| ВАША ЗАДАЧА |
Кто, согласно отрывку, стал первым автором книжечки «Железнодорожный транспорт в дни войны»?

| ОТРЫВОК ТЕКСТА |
-- -- --
Но удовлетвориться этим, естественно, было нельзя.
Требовались новые произведения. Узнала, что в Свердловске находится группа писателей во главе с Мариэттой Шагинян и сказочником П. Бажовым ― А. А. Караваева, Е.А. Пермяк, С. Марвич, А. Барто...
Нашлись в городе и хорошо писавшие журналисты: Ханндрос, Литвак, Богораз и другие. Все охотно отозвались на предложение написать небольшие книжки для серии «Бойцы трудового фронта», придуманной мной по примеру тех, что выпускал «Профиздат» о стахановцах.
Потребность в научно-популярных книгах и брошюрах тоже была велика, а издавать было нечего. Обратилась в Академию наук, и мне охотно пошли навстречу. Первым автором книжечки «Железнодорожный транспорт в дни войны» стал академик В. Н. Образцов, его примеру последовали профессор В. В. Данилевский, член-корреспондент Коштоянц и другие. Интересно, что, когда я обратилась к академику А. Е. Ферсману, он отказался, объяснив, что тематика его работы связана со стратегическими запасами страны. Вскоре академик улетел в Москву. Вдруг звонок:
― Вы знаете, я был не прав! Во время встречи с товарищем Сталиным я вспомнил о вашем предложении и решился спросить у него, возможно ли сейчас писать о наших минеральных запасах. И он сказал: «Надо, надо писать, пусть враги знают, что наши резервы неисчерпаемы». Но вот беда, ― продолжал Александр Евгеньевич, ― я очень занят и просто не знаю, как выкроить для этой работы время.
-- -- --
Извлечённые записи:
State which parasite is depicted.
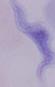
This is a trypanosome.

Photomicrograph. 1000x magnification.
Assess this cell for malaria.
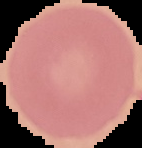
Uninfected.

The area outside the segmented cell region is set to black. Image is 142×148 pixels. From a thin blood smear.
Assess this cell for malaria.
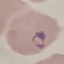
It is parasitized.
-- -- --
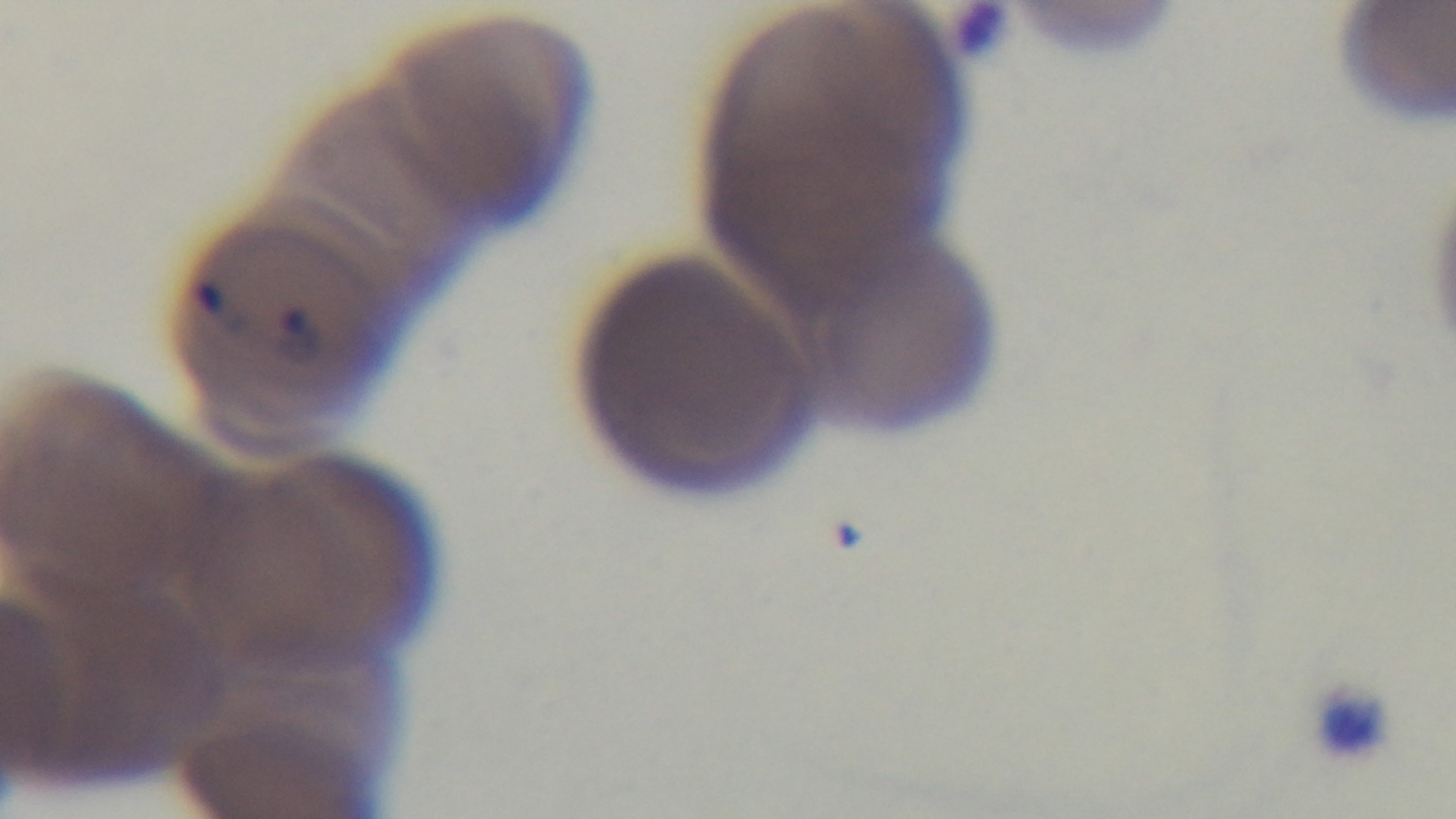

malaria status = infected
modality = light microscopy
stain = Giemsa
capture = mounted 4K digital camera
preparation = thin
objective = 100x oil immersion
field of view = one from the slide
-- -- --
| РЕШЕНИЕ ЗАДАЧИ |
Академик В. Н. Образцов.